Work to do -
Pull out every line of the entries below that contains the string "region". Treat uppercase and lowercase letters as different.

[Collection entries]
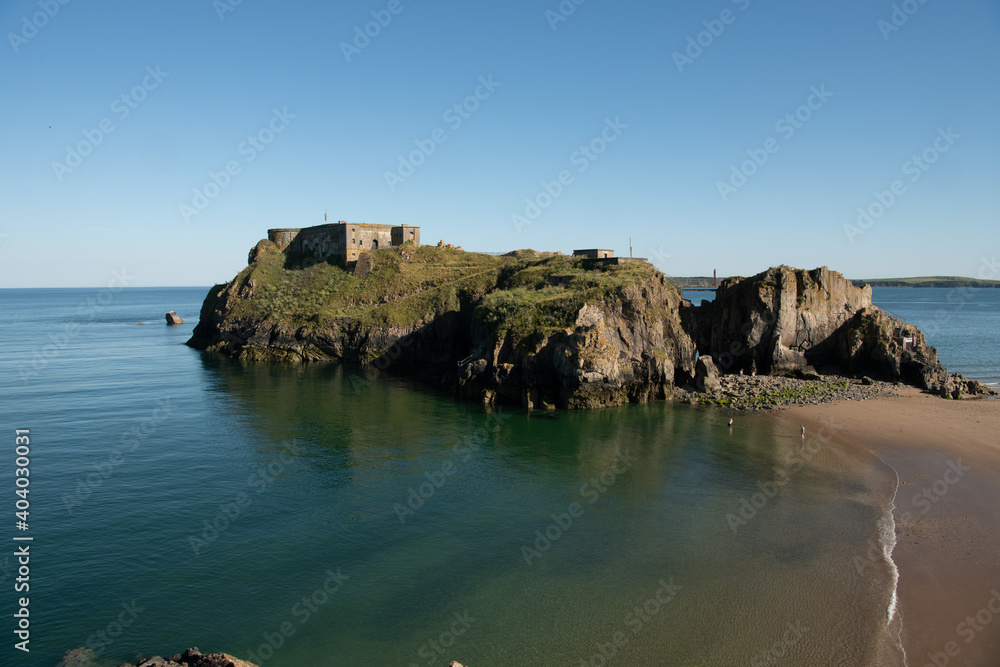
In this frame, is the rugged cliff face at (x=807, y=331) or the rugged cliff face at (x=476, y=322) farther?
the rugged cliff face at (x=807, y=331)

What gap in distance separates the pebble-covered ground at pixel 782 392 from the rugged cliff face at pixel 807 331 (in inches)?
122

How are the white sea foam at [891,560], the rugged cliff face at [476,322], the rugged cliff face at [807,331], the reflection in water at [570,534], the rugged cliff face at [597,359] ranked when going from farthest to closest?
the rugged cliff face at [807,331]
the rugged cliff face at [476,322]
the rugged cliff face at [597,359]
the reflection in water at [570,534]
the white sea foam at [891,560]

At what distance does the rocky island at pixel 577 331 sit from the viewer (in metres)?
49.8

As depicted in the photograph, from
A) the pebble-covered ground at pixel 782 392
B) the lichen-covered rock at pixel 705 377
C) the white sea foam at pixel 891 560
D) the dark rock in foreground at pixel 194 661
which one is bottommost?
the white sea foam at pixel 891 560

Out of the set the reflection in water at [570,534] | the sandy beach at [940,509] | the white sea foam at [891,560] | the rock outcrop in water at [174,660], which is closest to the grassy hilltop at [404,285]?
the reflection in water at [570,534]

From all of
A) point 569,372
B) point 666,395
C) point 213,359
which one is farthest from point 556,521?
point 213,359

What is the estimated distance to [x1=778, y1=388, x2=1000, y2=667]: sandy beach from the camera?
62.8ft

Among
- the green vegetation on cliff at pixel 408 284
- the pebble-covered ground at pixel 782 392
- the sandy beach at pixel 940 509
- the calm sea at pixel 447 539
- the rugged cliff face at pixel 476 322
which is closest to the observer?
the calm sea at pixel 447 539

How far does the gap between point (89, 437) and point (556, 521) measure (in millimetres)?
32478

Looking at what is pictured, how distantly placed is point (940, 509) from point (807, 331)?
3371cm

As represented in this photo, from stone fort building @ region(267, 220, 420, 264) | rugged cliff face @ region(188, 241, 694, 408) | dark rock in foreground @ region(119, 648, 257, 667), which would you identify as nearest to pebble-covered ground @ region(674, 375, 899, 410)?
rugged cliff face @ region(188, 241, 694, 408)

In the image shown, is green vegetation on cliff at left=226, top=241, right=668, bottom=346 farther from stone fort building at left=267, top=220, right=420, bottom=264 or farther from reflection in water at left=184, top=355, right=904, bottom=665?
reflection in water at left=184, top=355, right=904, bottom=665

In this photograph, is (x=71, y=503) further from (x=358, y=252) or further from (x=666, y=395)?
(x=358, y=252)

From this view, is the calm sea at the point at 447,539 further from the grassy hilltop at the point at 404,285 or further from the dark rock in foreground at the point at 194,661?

==

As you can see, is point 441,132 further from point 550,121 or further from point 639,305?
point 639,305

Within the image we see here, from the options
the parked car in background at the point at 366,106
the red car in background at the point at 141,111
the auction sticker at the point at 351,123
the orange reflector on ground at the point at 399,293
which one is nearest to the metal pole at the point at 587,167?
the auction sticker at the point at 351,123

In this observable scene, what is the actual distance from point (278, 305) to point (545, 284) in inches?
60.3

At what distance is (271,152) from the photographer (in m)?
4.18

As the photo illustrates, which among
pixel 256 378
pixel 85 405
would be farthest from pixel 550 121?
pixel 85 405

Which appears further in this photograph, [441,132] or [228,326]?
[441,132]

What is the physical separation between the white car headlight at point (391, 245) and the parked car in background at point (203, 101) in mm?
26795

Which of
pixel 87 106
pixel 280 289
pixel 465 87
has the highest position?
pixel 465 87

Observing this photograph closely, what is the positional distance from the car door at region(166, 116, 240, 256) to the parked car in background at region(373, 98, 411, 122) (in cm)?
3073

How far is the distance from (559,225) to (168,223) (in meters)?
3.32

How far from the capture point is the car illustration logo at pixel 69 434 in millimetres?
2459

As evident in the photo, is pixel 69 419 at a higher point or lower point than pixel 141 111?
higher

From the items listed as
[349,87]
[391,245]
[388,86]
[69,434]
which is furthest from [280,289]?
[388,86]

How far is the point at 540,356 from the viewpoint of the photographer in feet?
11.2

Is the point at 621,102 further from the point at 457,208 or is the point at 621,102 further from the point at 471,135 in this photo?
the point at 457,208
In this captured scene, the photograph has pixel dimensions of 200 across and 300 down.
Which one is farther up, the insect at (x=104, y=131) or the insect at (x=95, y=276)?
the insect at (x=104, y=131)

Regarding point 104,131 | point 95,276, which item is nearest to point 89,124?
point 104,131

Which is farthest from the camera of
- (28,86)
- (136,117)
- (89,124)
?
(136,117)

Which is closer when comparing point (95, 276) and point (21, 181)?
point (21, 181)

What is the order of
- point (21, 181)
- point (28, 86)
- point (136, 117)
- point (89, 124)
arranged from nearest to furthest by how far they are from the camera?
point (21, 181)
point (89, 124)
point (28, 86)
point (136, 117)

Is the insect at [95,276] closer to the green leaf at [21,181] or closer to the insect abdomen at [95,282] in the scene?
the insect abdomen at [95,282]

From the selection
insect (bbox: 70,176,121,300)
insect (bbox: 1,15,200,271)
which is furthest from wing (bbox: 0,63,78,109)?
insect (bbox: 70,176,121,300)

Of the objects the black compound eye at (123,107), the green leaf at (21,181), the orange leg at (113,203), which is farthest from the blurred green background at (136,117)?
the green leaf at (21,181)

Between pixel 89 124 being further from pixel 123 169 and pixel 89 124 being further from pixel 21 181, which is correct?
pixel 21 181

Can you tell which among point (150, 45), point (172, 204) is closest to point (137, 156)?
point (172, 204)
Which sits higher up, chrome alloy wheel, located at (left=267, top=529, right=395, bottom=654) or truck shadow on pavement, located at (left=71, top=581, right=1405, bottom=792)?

Written response -
As represented in this photo, from stone fort building @ region(267, 220, 420, 264) | rugged cliff face @ region(188, 241, 694, 408) | dark rock in foreground @ region(119, 648, 257, 667), which would you identify as nearest to pebble-covered ground @ region(674, 375, 899, 410)?
rugged cliff face @ region(188, 241, 694, 408)
Observing this photograph closely, what is the positional distance from the car door at region(166, 116, 240, 256) to the parked car in background at region(373, 98, 411, 122) (in cm)?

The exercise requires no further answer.